Around one third of parents helped their children buy a home between 2017 and 2019. On average, they lent $73,522 to their children, up $9316 from 2017.
Since 2017, the total sum lent by BOMAD has increased from $65.3 billion to $92.3 billion in 2019.
New research reveals that 64 per cent of parents diverted their own savings to help their kids, while 16 per cent pulled money from their home equity and 13 per cent delayed retirement.
“The property market in Australia is incredibly challenging for younger generations to break into with property prices surging by 395 per cent in the last 25 years. For this reason the Bank of Mum and Dad has become an essential player in our nation’s housing market. Loan contributions have grown by 41 per cent in the last two years alone highlighting that the Bank of Mum and Dad will not be closing shop anytime soon,” says Mozo director Kirsty Lamont.
“It could be argued that such a dominance in family assistance is feeding into a greater inequality in this country with many first home buyer hopefuls without financial aid remaining locked out as property prices rise faster than they can feasibly save a deposit.
“Income to property ratios have changed dramatically in the past 25 years. At present, the cost of buying a property is 7.2 times the annual income of a typical household, whereas 25 years ago it was 1.6 times the annual household income.”
The survey revealed that:
- 43 per cent of parents let their children live at home to help them save for a deposit
- 32 per cent provide money for a home loan deposit
- 14 per cent act as a guarantor
- 10 per cent assist with repayments
- 9 per cent buy a property on their children’s behalf
- 6 per cent buy property as a partner.
And BOMAD goes beyond lending children money for a home, with 46 per cent of parents contributing towards a vehicle, 39 per cent helping with education costs, 33 per cent helping out with the bills and 27 per cent paying for household items such as couches and beds.

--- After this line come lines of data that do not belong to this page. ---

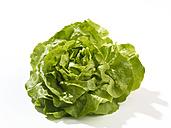 Lettuce (Lactuca sativa), studio shot - SRSF000279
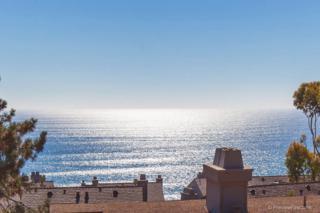 239  Sea Forest Ct.  , Del Mar, CA 92014 (#140047554) :: Pickford Realty LTD, DBA Berkshire Hathaway HomeServices California Properties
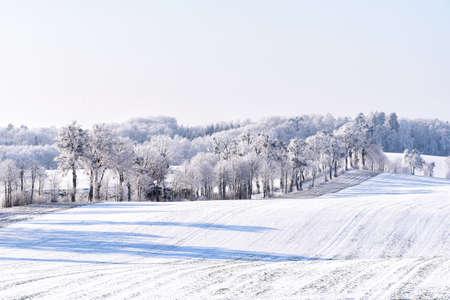 snowy landscape in winter in Masuria in eastern Poland Banco de Imagens - 117204224
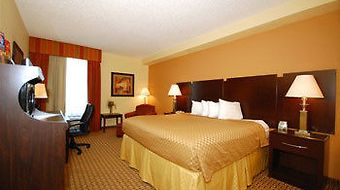 Best Western Plus Universal Inn photos Room Standard Double Room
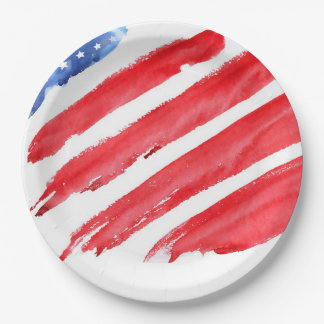 fourth of July colorful barbecue 9 Inch Paper Plate
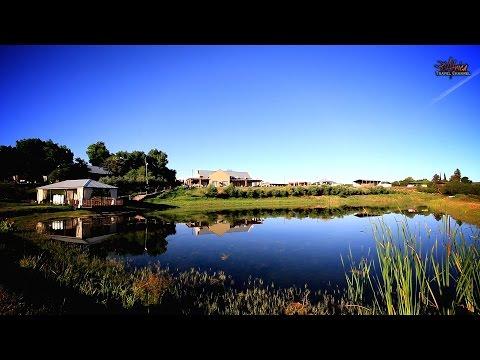 Surval Boutique Olive Estate - Accommodation Oudtshoorn - Africa Travel Channel.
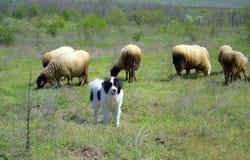 绵羊聚集吃草在春天牧场地和狗 免版税库存照片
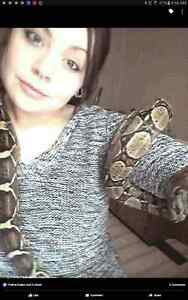 Columbian Red tail boa for sale!!!! 250 obo!,, Windsor Region Ontario image 2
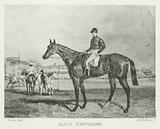 Alice Hawthorn, foaled 1838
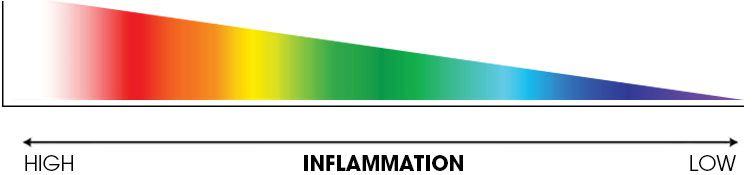 inflamation scale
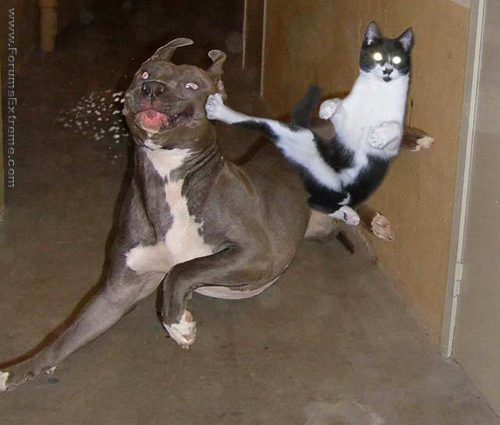 Funny_Pictures_General_Karate_Cat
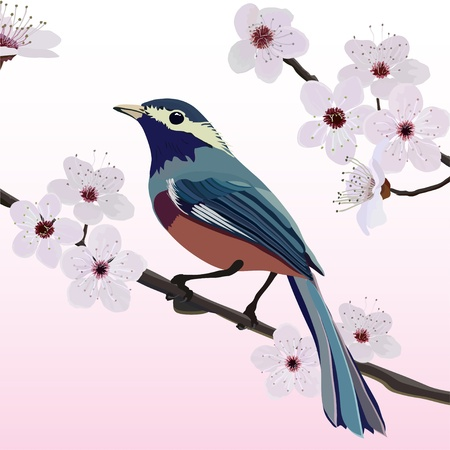Card design, bird and flower Vector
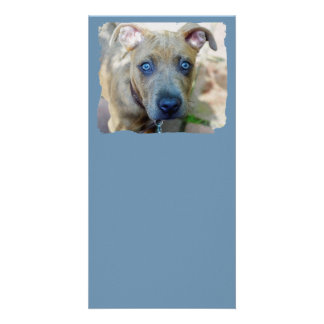 Brindle Pit Bull Puppy by Shirley Taylor Card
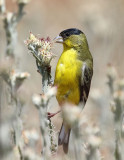 Lesser Goldfinch (Bright Adult)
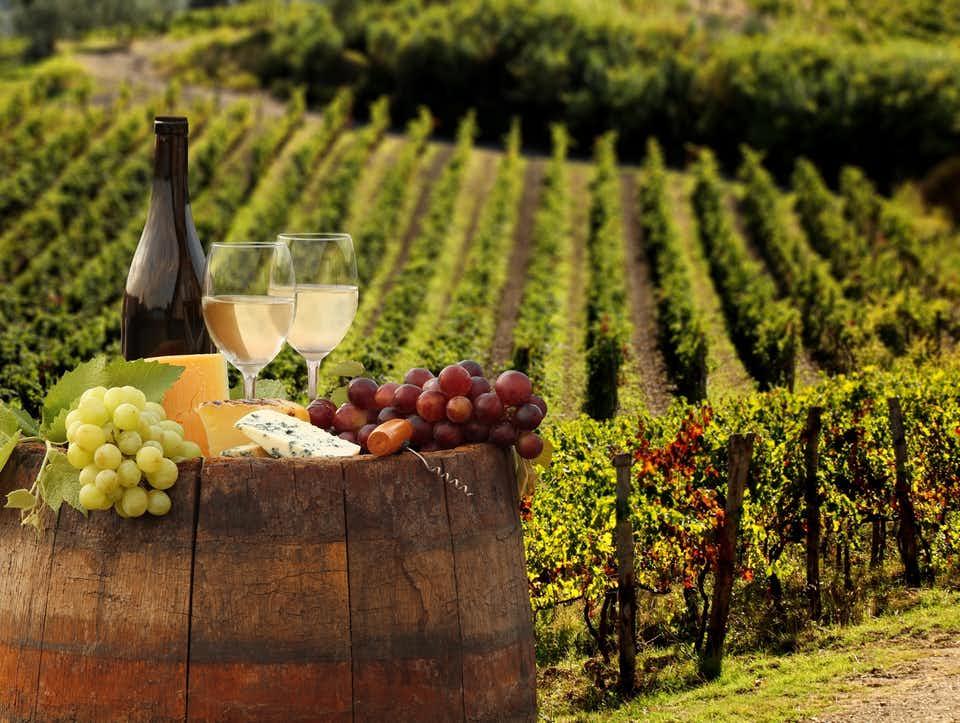 Image result for chianti wine region
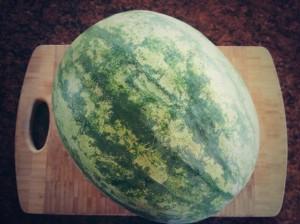 "Meet ""Walter"" the Watermelon!"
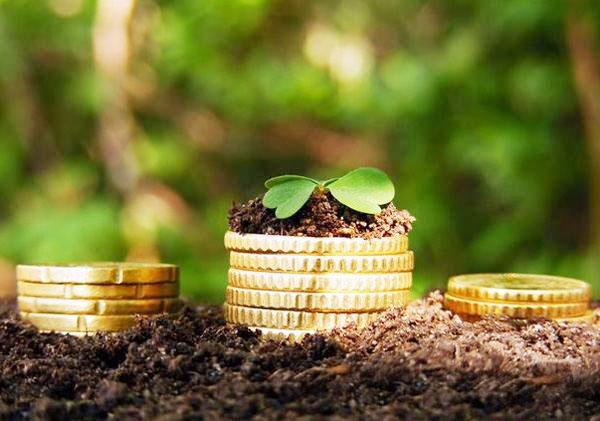 Когда пенсионеры могут не платить земельный налог?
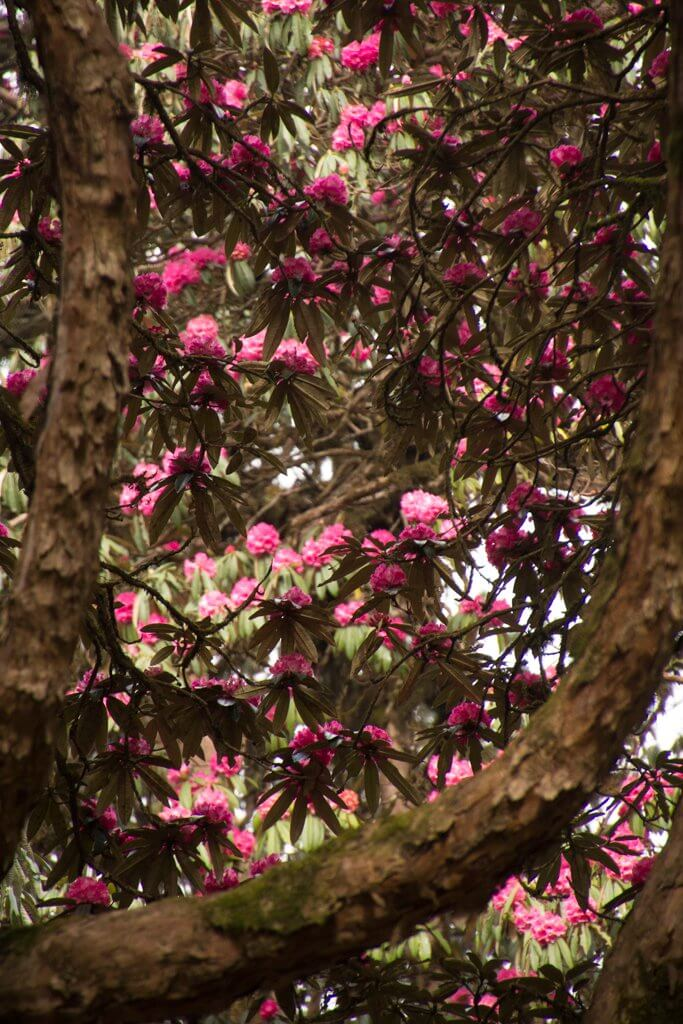 More beautiful blooms poon hill trek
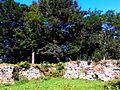 WIKIMEDIA GREEN PARK AT OLD FORTRESS IN TOWN OF BAR VINNYTSIA REGION STATE OF UKRAINE PHOTOGRAPH BY VIKTOR O LEDENYOV 18082014 (02).jpg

Nearly half of the respondents said they sacrificed their own savings or delayed their retirement in order to help their children, with one in four reporting financial hardship as a result.
“Many parents are feeling the pressure to help their children purchase their first property and for some, this is causing a real strain, especially when they find themselves working for far longer than they’d envisioned, or repayment deals are reneged on. With one in four parents providing assistance at risk of financial hardship, the path to property ownership is less than rosy for many families,” says Ms Lamont.
“For younger generations hoping to own their own home, it can certainly feel like a deal breaker whether or not Mum and Dad are available to chip in. While the property market can feel like a large fence to scale, there are ways for first home buyers to save for a deposit independently.
“From making a concentrated effort to blast debt to looking at first homeowner grants in your state and considering ‘rentvestment’, there are ways to make your first home purchase a possibility.”
Did you help your children buy their first home? If not, how do/did you help them? Do you view it as the role of a parent to help out where possible? Does this necessarily have to included financial assistance?